Yes! Working around manpower constraints and planning manpower ramp-ups, while challenging, is certainly not new to Singapore. But more crucially, in this case:


  • There is a large pool of ex-educators in Singapore, given the high attrition rate among teachers. While reliable information on the private tuition industry is hard to come by, some quote an estimated 50,000 teachers working in the tuition industry alone. To reduce class sizes in half in primary schools, teachers would have to double from about 16,000 currently to about 32,000. If we assume two-thirds of tuition teachers are teaching primary school students, that would be about 33,000 tuition teachers, more than double the amount MOE needs to halve class sizes in primary schools. MOE could consider special schemes to attract ex-MOE educators to return to teaching e.g. by promising to place them in the schools piloting smaller class sizes.

 

  • The reduction in class sizes can be done gradually to maintain ‘quality’. A gradual scale down from a maximum of 40+ to a maximum of 25 can be done without compromising quality if paced over the next 8-10 years, for example. Smaller, less well-funded Ministries like MSF have been ramping up manpower (e.g. preschool teachers, therapists, psychologists) to serve the growing needs of their sector, while more or less maintaining ‘quality’.


  • Talking about the ‘quality of teachers’ is meaningless when they are overwhelmed by large class sizes. Some improvement in the ‘quality of teaching’ will automatically happen once typical class sizes drop from 40 to 20. (Just ask any teacher. Or if you get the chance, peek in on a primary school class in an international school, or when you’re traveling in another developed country.)


  • We have one of the lowest female labour force participation rates in the developed world. In other developed countries, women tend to reduce workforce participation only temporarily in the early years of their children's lives. However, in Singapore, many women feel they have to continue spending significant time on tutoring or taking their children to tuition, throughout primary school - or in some cases attending tuition themselves!

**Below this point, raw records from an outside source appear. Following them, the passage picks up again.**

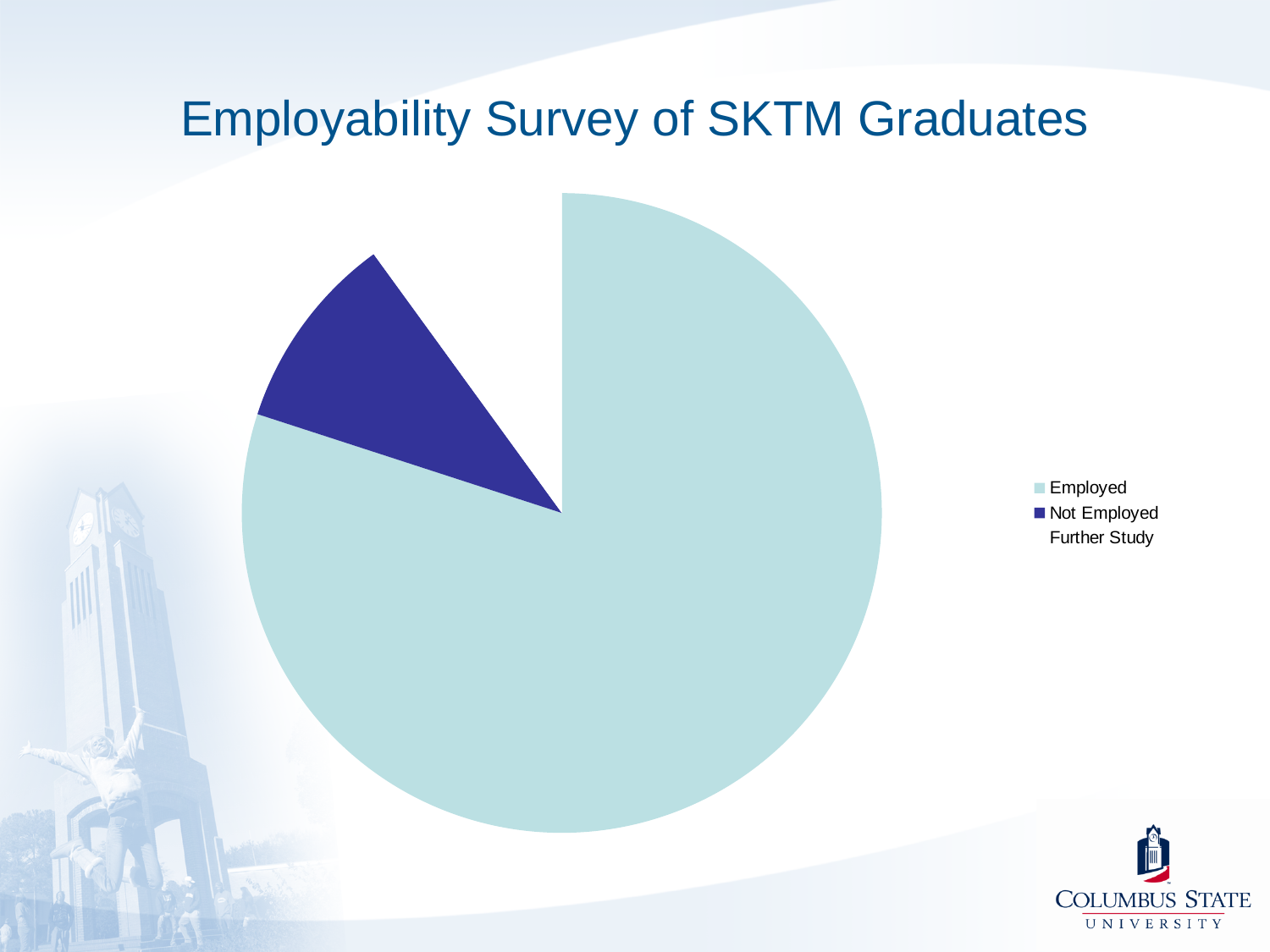
What is the title of the chart on the slide? Employability Survey of SKTM Graduates Which is smaller, the slice for Employed or the slice for Not Employed? Not Employed Which is larger, the slice for Employed or the slice for Not Employed? Employed Which category has the largest slice of the pie? Employed What colour is the slice for Not Employed? dark blue Does the Employed slice take up more or less than half of the pie? more What kind of chart is shown on the slide? pie chart How many categories does the chart legend list? 3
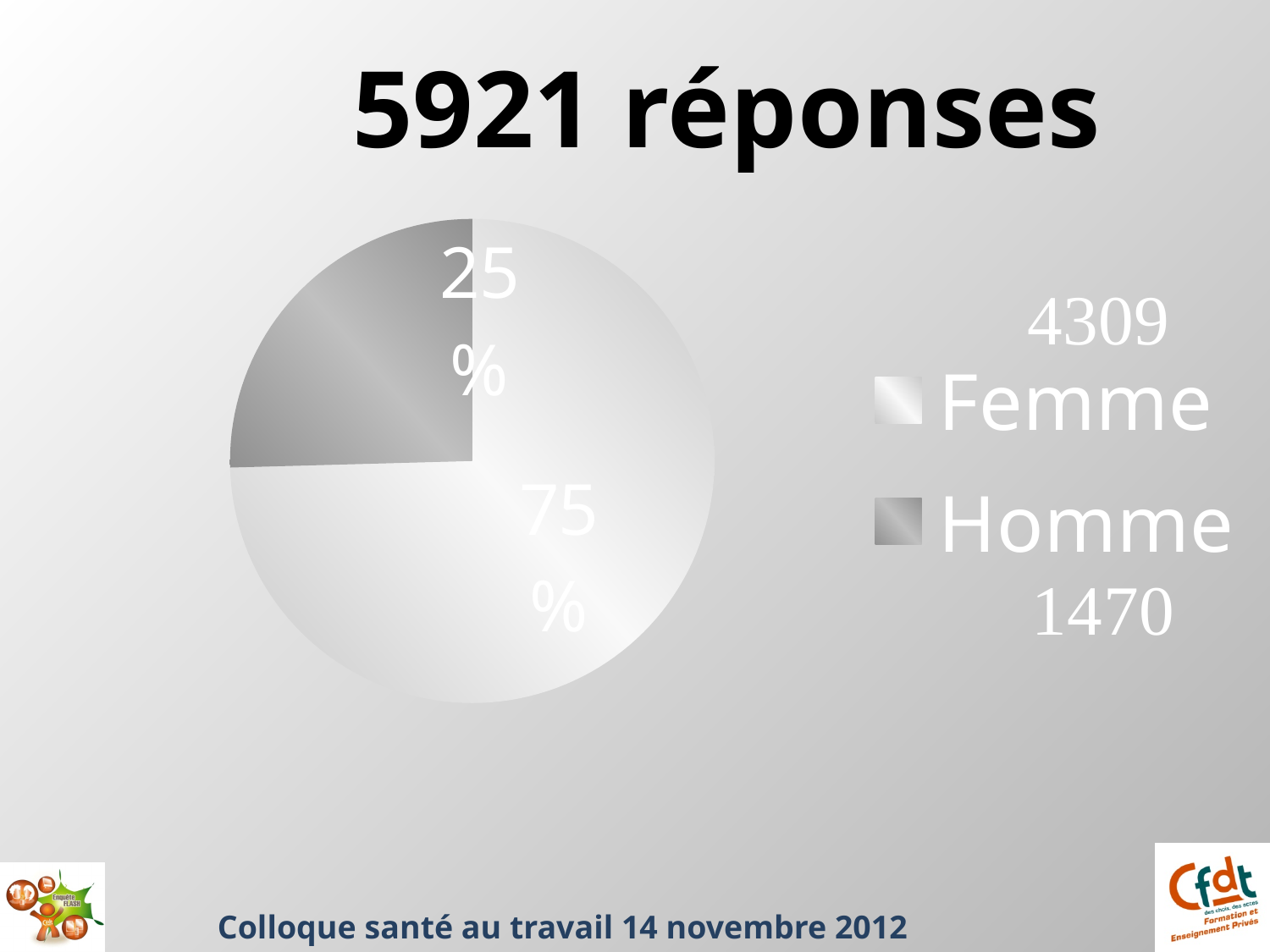
What is the title of the slide above the chart? 5921 réponses Which category has the largest slice of the pie? Femme What kind of chart is shown on the slide? pie chart What is the difference in percentage points between the Femme and Homme slices? 50 What number is shown next to the Homme legend entry? 1470 Which category has the smallest slice of the pie? Homme What number is shown next to the Femme legend entry? 4309 Which slice is larger, Femme or Homme? Femme How many entries does the legend list? 2 What percentage of the pie does the Homme slice represent? 25% What percentage of the pie does the Femme slice represent? 75% How many slices does the pie chart have? 2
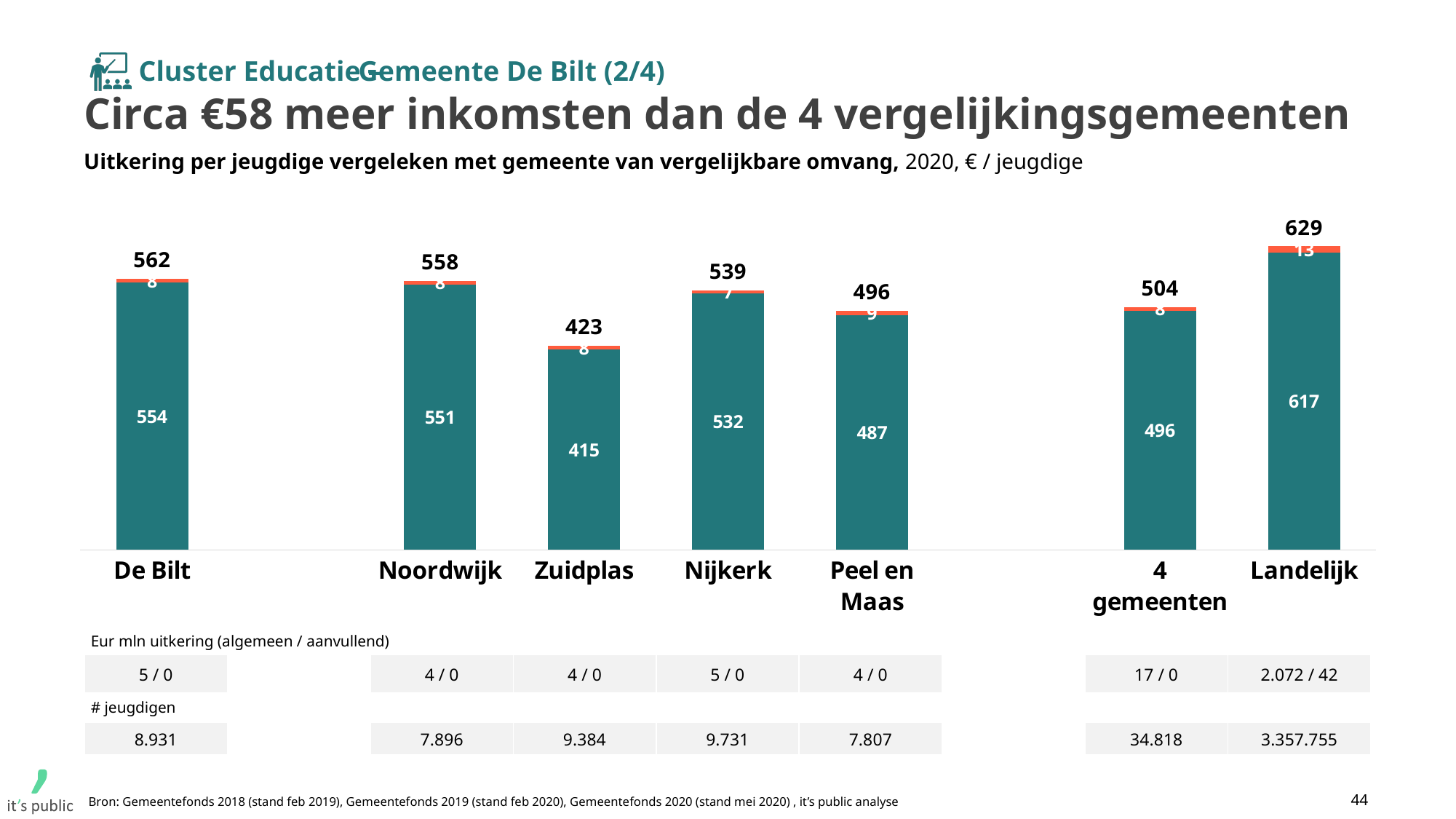
What is the difference between the total for De Bilt and the total for 4 gemeenten? 58 What is the total value shown above the bar for De Bilt? 562 What is the total value shown above the bar for Peel en Maas? 496 What is the value of the teal (lower) segment for Zuidplas? 415 What is the value of the teal (lower) segment for Landelijk? 617 What is the value of the teal (lower) segment for Nijkerk? 532 What kind of chart is shown on the slide? Stacked bar chart What is the total value shown above the bar for Landelijk? 629 How many categories (bars) are shown in the chart? 7 Which category has the lowest total value? Zuidplas Which has a larger total value, Noordwijk or Peel en Maas? Noordwijk Which category has the highest total value? Landelijk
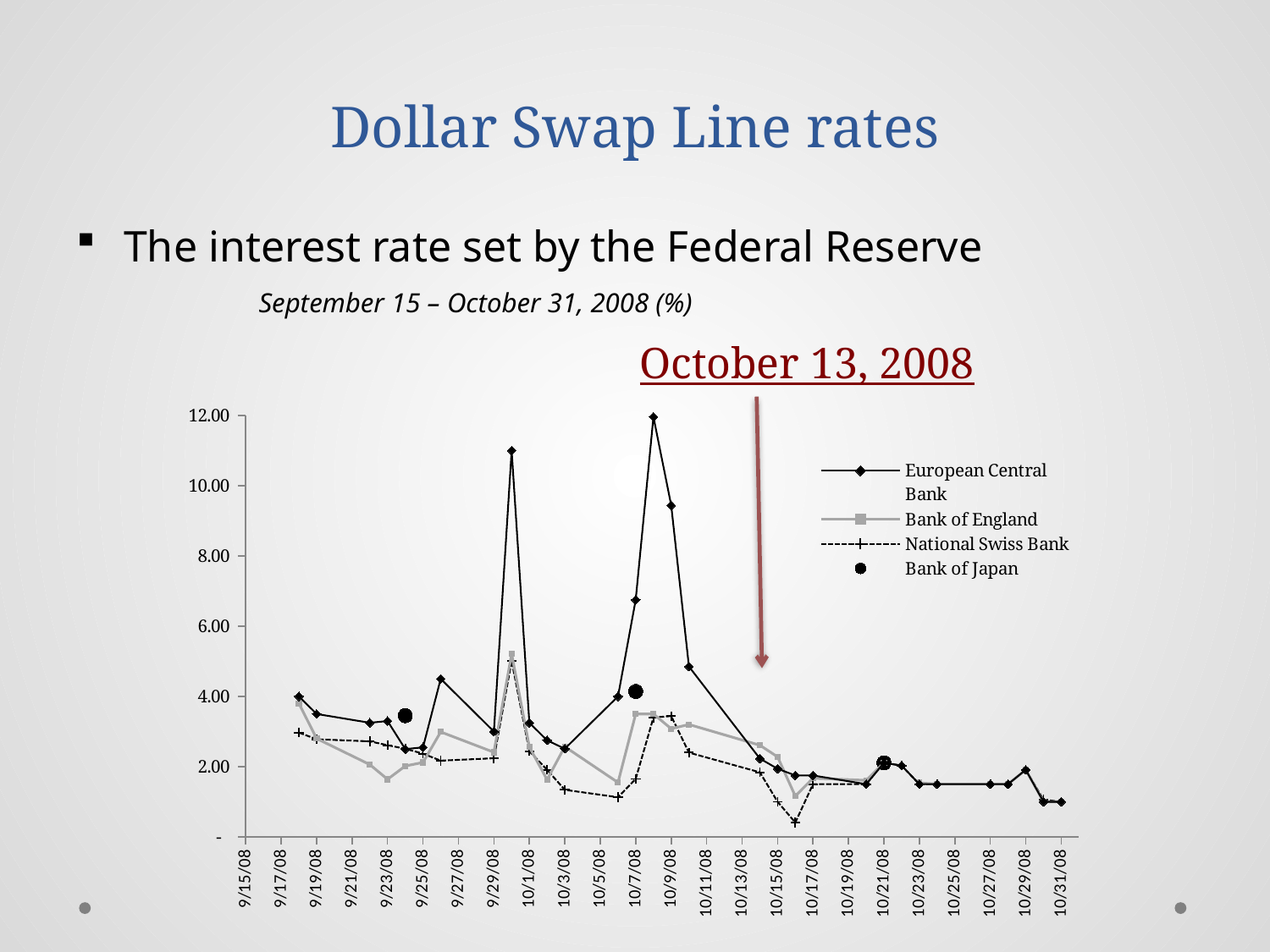
How many series does the chart legend list? 4 On 9/30/08, which is larger: the European Central Bank value or the Bank of England value? European Central Bank What date is annotated with the red arrow above the chart? October 13, 2008 Which series is shown in the legend as a single dot marker rather than a line? Bank of Japan Does the European Central Bank series generally rise or fall from 10/9/08 to 10/31/08? fall Is the European Central Bank value on 9/30/08 greater or less than 10.00? greater Is the Bank of England value on 9/30/08 greater or less than 4.00? greater Which series reaches the lowest value on the chart? National Swiss Bank Which series reaches the highest value on the chart? European Central Bank Is the European Central Bank value on 10/9/08 greater or less than 8.00? greater What kind of chart is shown on the slide? line chart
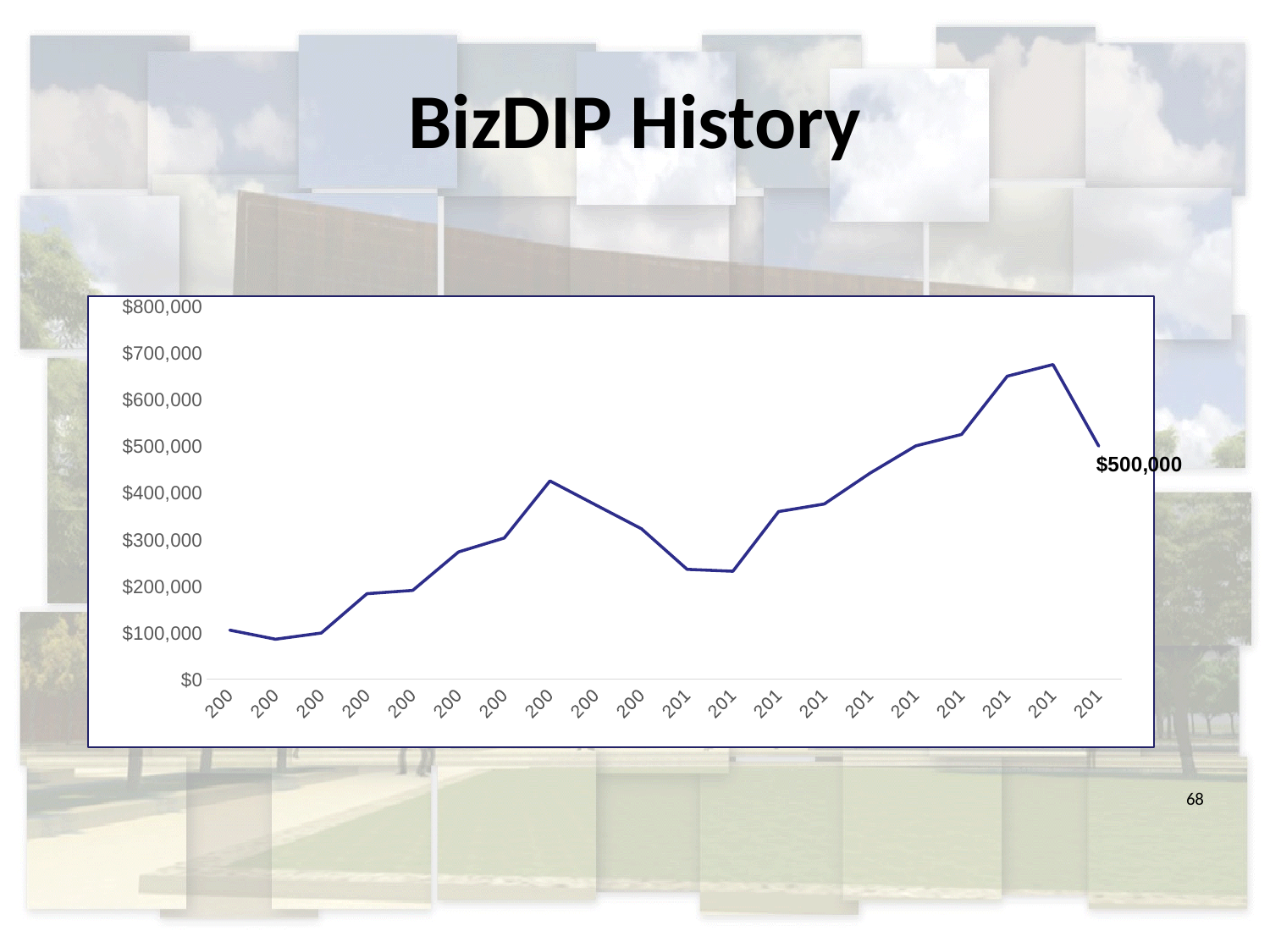
Which is larger, the peak value of the line or the final value of $500,000? the peak value Overall, do the values rise or fall from the left of the x axis to the right? rise Is the lowest point on the line greater or less than $100,000? less Is the last point on the line greater or less than $400,000? greater Is the first point on the line greater or less than $200,000? less What value is printed as a data label at the last point of the line? $500,000 What is the title of the slide containing the chart? BizDIP History What is the highest value shown on the y axis? $800,000 Does the line rise or fall between the second-to-last point and the last point? fall What kind of chart is shown on the slide? line chart How many data points are plotted on the line? 20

This often culminates in reducing to part-time work or unpaid leave during the child’s PSLE year. (See pg 44 of our white paper for more info.)


When teachers are able to connect and teach more effectively in smaller classes, and PSLE is made optional (EveryChild.SG’s other key recommendation), many mothers will no longer feel the need to reduce their workforce participation to prepare their children for PSLE, thus boosting Singapore’s labour force.


If the benefits of reducing class sizes from ~40 to ~20 were really questionable, or if the reduction was really that difficult to implement, the typical primary class in other developed countries would not be half the size of ours. This table shows the average public primary school class size (2021) in the top 25 countries by PISA ranking, plus the OECD and European Union averages.

Beyond the impact on individual students and teachers, this issue should worry those of us concerned about Singapore’s economic competitiveness. Education is the main investment in our future workforce. The latest science of child development shows that brains are most plastic when children are younger, and relationships and connection with adults are critical to their learning. Is it ok for our young children to get way less attention and connection from their teachers, day after day, than the rest of the well-off world? Is that the best way to prepare our children for the future economy?